*PASSAGE*.
▬▬▬▬▬▬▬▬▬▬

For wherever our oppression manifests itself in this country, black people are potential victims. And it is a standard of right-wing cynicism to encourage members of oppressed groups to act against each other. And so long as we are divided because of our particular identities, we cannot join together in effective political action. Within the lesbian community I am black and within the black community I am a lesbian.

Any attack against black people is a lesbian and gay issue, because I and thousands of other black women are part of the lesbian community. Any attack against lesbians and gays is a black issue because thousands of lesbians and gay men are black. There is no hierarchy of oppression.

I cannot afford to believe that freedom from intolerance is the right of only one particular group and I cannot afford to choose between the fronts upon which I must battle these forces of discrimination wherever they appear to destroy me. And when they appear to destroy me it will not be long before they appear to destroy you.

“In other words, we need a movement [that] encourages you and me to define ourselves. We deal with similarities and then we must deal with our differences and the differences that are not being dealt with or provided for. Now once we deal with those differences that aren’t being provided for, we do it in a context that says, ‘Hey then we can use these differences with that – we don’t have to eradicate them, we don’t have to wipe them out.’ We also don’t have to remain with them. There is a total larger picture and that’s how I see it. In other words, I’m talking about the creative use of difference.”

▬▬▬▬▬▬▬▬▬▬

[Saved data entries]
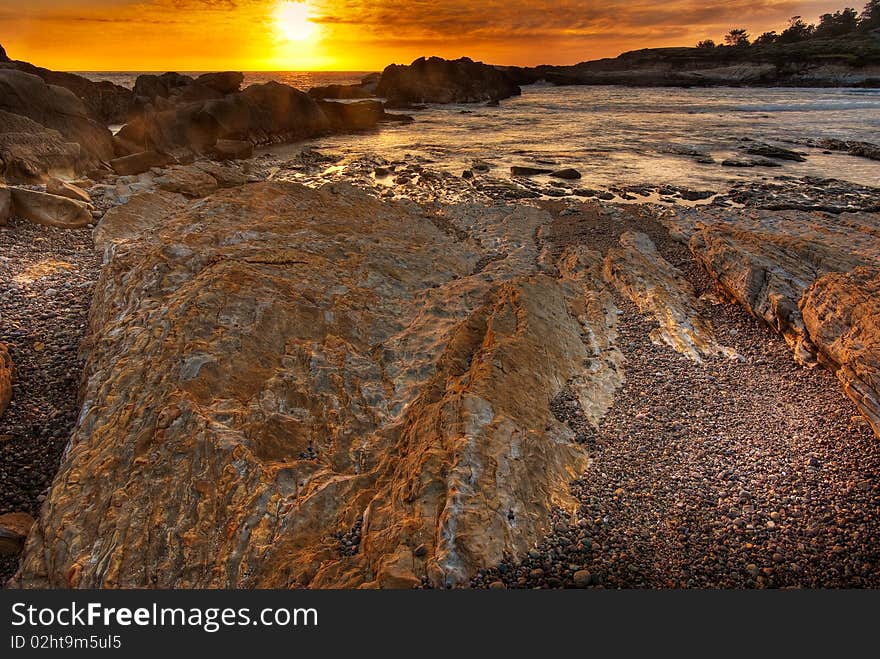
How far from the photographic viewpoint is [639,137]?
4850 cm

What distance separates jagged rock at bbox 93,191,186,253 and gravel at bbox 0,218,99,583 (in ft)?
2.44

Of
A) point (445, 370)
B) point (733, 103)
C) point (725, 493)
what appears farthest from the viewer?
point (733, 103)

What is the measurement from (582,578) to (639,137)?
51456 mm

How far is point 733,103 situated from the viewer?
80438 millimetres

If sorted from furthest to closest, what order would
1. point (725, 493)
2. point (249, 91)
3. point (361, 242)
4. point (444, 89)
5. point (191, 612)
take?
point (444, 89), point (249, 91), point (361, 242), point (725, 493), point (191, 612)

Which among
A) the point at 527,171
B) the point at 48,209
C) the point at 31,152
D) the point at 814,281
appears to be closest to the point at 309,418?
the point at 814,281

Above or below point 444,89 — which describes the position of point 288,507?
below

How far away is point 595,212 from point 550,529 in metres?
19.4

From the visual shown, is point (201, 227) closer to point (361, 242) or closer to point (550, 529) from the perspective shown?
point (361, 242)

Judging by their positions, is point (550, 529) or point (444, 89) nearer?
A: point (550, 529)

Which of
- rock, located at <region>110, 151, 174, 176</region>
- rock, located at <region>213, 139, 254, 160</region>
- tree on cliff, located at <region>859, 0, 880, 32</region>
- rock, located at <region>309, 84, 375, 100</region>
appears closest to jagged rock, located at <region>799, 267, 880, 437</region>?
rock, located at <region>110, 151, 174, 176</region>

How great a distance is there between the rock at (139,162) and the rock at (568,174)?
88.1 ft

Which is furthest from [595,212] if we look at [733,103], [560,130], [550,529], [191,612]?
[733,103]

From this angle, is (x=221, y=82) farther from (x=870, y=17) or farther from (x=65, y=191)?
(x=870, y=17)
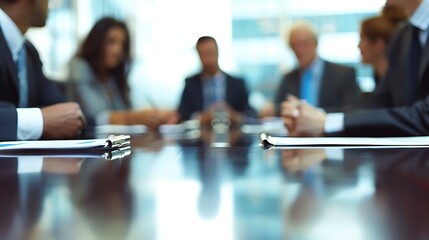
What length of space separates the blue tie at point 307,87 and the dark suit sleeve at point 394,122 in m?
1.43

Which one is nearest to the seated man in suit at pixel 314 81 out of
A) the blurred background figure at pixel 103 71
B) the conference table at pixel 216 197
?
the blurred background figure at pixel 103 71

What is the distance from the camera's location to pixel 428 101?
889 mm

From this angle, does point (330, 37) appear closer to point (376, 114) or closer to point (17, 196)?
point (376, 114)

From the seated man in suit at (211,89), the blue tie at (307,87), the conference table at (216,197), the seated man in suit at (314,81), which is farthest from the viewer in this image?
the seated man in suit at (211,89)

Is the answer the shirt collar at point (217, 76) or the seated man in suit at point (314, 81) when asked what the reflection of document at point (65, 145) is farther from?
the shirt collar at point (217, 76)

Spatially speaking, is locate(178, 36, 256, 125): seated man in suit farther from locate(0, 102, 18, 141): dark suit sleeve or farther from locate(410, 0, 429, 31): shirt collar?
locate(0, 102, 18, 141): dark suit sleeve

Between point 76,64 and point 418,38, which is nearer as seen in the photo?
point 418,38

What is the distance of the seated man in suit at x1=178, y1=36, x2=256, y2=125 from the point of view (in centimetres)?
249

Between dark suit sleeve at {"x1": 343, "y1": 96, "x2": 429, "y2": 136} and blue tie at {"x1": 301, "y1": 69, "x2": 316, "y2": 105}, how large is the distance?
4.68 feet

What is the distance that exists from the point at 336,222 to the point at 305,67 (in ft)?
7.36

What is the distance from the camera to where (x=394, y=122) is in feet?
2.88

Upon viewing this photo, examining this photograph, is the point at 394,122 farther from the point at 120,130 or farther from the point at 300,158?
the point at 120,130

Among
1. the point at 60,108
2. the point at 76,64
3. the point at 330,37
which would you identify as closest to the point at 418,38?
the point at 60,108

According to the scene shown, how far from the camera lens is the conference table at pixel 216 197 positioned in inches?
9.5
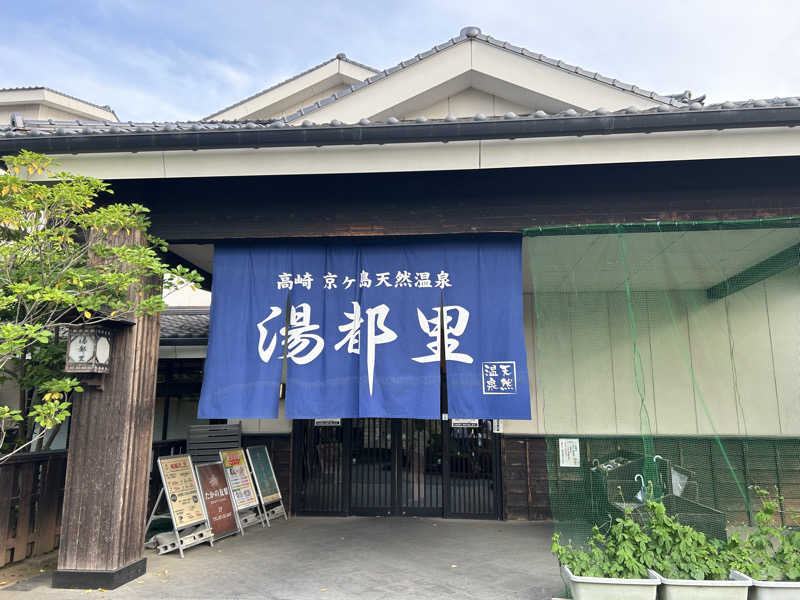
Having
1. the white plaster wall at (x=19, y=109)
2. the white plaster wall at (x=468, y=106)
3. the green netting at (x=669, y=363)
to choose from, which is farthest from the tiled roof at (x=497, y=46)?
the white plaster wall at (x=19, y=109)

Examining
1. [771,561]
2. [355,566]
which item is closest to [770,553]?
[771,561]

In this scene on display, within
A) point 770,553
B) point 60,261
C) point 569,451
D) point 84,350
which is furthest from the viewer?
point 569,451

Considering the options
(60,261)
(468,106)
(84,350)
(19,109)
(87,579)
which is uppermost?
(19,109)

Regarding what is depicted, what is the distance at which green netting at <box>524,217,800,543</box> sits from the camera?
5555mm

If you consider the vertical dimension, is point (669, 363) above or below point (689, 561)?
above

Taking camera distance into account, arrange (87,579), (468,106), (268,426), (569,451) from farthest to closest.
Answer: (268,426) < (569,451) < (468,106) < (87,579)

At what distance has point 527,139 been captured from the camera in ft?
17.0

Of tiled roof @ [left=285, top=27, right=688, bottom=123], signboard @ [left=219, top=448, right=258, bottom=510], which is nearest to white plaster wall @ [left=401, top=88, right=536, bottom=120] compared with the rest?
tiled roof @ [left=285, top=27, right=688, bottom=123]

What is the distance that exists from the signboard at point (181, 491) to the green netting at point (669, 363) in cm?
470

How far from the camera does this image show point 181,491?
6875 mm

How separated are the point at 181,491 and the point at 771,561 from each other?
262 inches

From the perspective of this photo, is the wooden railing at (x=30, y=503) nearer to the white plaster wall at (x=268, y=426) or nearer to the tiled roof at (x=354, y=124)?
the white plaster wall at (x=268, y=426)

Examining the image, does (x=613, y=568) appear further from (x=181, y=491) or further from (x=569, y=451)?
(x=181, y=491)

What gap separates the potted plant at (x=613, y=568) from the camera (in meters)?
4.47
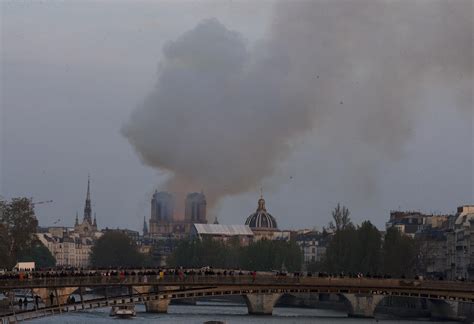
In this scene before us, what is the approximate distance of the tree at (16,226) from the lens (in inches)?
6304

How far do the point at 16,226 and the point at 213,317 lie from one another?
25.1 m

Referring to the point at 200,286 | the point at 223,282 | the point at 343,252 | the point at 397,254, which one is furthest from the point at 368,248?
the point at 200,286

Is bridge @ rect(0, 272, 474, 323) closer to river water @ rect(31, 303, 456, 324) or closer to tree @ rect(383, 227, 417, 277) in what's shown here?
river water @ rect(31, 303, 456, 324)

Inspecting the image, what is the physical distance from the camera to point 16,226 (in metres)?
162

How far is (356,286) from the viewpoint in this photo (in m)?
120

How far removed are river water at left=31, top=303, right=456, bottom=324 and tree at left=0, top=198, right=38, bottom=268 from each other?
9.08m

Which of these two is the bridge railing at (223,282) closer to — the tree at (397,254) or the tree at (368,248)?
the tree at (397,254)

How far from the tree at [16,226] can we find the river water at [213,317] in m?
9.08

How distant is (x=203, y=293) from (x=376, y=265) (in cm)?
6590

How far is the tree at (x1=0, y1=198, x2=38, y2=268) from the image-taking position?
160 m

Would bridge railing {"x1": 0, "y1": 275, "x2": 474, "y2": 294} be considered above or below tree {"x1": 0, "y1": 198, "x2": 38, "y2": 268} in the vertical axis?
below

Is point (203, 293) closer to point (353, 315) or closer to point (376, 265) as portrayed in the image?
point (353, 315)

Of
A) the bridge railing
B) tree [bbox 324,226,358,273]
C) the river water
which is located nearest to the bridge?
Result: the bridge railing

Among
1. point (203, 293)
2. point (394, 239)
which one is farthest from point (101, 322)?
point (394, 239)
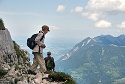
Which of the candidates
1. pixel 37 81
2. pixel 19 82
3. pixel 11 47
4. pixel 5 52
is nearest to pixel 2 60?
pixel 5 52

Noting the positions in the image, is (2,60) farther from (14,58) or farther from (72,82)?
(72,82)

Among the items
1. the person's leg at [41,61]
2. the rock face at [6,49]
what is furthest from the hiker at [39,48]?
the rock face at [6,49]

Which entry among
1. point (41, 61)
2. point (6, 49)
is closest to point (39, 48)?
point (41, 61)

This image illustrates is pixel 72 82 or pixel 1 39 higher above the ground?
pixel 1 39

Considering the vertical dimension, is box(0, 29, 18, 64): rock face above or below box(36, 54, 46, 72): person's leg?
above

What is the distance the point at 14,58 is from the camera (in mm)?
21734

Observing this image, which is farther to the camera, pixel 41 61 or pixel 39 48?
pixel 41 61

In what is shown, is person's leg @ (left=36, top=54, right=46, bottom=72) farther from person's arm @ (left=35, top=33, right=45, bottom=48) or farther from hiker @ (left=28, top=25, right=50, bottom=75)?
person's arm @ (left=35, top=33, right=45, bottom=48)

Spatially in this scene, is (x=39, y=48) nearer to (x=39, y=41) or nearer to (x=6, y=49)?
(x=39, y=41)

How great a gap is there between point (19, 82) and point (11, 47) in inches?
408

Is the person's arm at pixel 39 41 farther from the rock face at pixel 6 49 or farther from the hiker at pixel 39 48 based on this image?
the rock face at pixel 6 49

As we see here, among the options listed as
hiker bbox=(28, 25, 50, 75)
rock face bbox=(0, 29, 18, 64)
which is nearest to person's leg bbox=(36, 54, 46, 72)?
hiker bbox=(28, 25, 50, 75)

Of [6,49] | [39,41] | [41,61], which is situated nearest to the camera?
[39,41]

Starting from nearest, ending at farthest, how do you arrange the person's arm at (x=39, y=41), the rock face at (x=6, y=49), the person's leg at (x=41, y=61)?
the person's arm at (x=39, y=41) < the person's leg at (x=41, y=61) < the rock face at (x=6, y=49)
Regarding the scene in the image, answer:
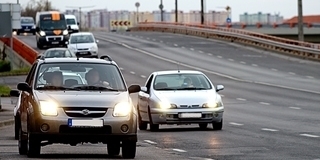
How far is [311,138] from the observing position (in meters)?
19.7

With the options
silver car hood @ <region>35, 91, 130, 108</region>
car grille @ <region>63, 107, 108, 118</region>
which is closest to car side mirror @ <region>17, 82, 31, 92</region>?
silver car hood @ <region>35, 91, 130, 108</region>

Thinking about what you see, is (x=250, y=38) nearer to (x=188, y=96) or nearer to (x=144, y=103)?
(x=144, y=103)

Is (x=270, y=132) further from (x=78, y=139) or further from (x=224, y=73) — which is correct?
(x=224, y=73)

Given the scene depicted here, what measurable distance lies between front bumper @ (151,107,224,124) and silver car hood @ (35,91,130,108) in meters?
7.34

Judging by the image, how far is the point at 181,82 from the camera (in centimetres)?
2425

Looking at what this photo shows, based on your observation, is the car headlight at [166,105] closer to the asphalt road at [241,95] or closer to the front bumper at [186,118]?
the front bumper at [186,118]

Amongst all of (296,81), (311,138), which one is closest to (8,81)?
(296,81)

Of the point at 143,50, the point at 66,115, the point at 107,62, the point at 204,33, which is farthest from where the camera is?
the point at 204,33

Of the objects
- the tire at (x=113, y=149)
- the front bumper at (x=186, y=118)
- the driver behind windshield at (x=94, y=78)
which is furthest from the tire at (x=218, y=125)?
the driver behind windshield at (x=94, y=78)

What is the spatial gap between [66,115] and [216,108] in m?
8.32

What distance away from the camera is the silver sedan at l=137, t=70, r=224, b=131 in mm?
22641

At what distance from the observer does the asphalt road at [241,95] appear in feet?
58.9

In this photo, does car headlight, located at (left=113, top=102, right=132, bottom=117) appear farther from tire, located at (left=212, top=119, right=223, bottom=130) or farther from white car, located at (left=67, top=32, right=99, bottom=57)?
white car, located at (left=67, top=32, right=99, bottom=57)

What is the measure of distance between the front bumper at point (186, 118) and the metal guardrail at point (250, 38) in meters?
36.9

▬▬▬▬▬▬▬▬▬▬

*EXERCISE INSTRUCTIONS*.
1. Reproduce the passage on oppression from "For wherever our" to "hierarchy of oppression." without changing a word.
2. Resume the passage on oppression, writing on from its last sentence.

*ANSWERS TO EACH TASK*.
1.
For wherever our oppression manifests itself in this country, black people are potential victims. And it is a standard of right-wing cynicism to encourage members of oppressed groups to act against each other. And so long as we are divided because of our particular identities, we cannot join together in effective political action. Within the lesbian community I am black and within the black community I am a lesbian.

Any attack against black people is a lesbian and gay issue, because I and thousands of other black women are part of the lesbian community. Any attack against lesbians and gays is a black issue because thousands of lesbians and gay men are black. There is no hierarchy of oppression.

2.
She attended countless feminist panels and college conferences where she countered racism and homophobia with an attempt to discuss academic ignorance and the historical distances and differences between white women and women of color. From her controversial piece, The Master’s Tools Will Never Dismantle the Master’s House, Audre assessed that advocating the mere tolerance of difference between women is the grossest reformism. She stressed that the failure of academic feminists to recognize difference as a crucial strength is a failure to reach beyond the first patriarchal lesson.  

In our world, divide and conquer must become define and empower. She stressed the need for black women to define themselves outside of white feminism, white culture and even [outside of] men within the black community. For all of which their wants, needs and desires would never be spoken for. Oppressors always expect the oppressed to extend to them the understanding so lacking in themselves, said Audre, who was very aware of the consequences of being a strong black woman.

Audre’s life was cut short due to her 14-year battle with breast cancer. During these years she continued to explore the depths of diverging individual identities and othering. Her struggle for representation, understanding and equality was turned into action by using her eloquent and powerful words to educate and awaken others as to what they are capable of.  

Audre Lorde, a true testament to the idea that the personal is political, died in 1992 at the age of 58. Her literary work includes over 15 books and countless essays. Multiple collectives and advocacy groups exist today as an extension of her activism. One of these such groups is the Audre Lorde Project based out of her home state of New York since 1996. It’s an organization that advocates for the LGBTQ+ community by progressive non-violent activism. Her legacy lives on with the ever-growing consciousness that intersectional perspective provides and by those redefining themselves and breaking silences one voice at a time.

“I’m finishing this piece of my bargain. And what I mean by that is it doesn’t matter how long it takes to finish it. I don’t know. But that is the shape of where I am living and functioning and that I’m going on to something else, the shape of which I have no idea. Only thing I know is it’s going to be quite different. What I leave behind has a life of its own. I’ve said this about poetry. I’ve said it about children. Well in a sense, I’m saying it about the very artifact of who I have been.”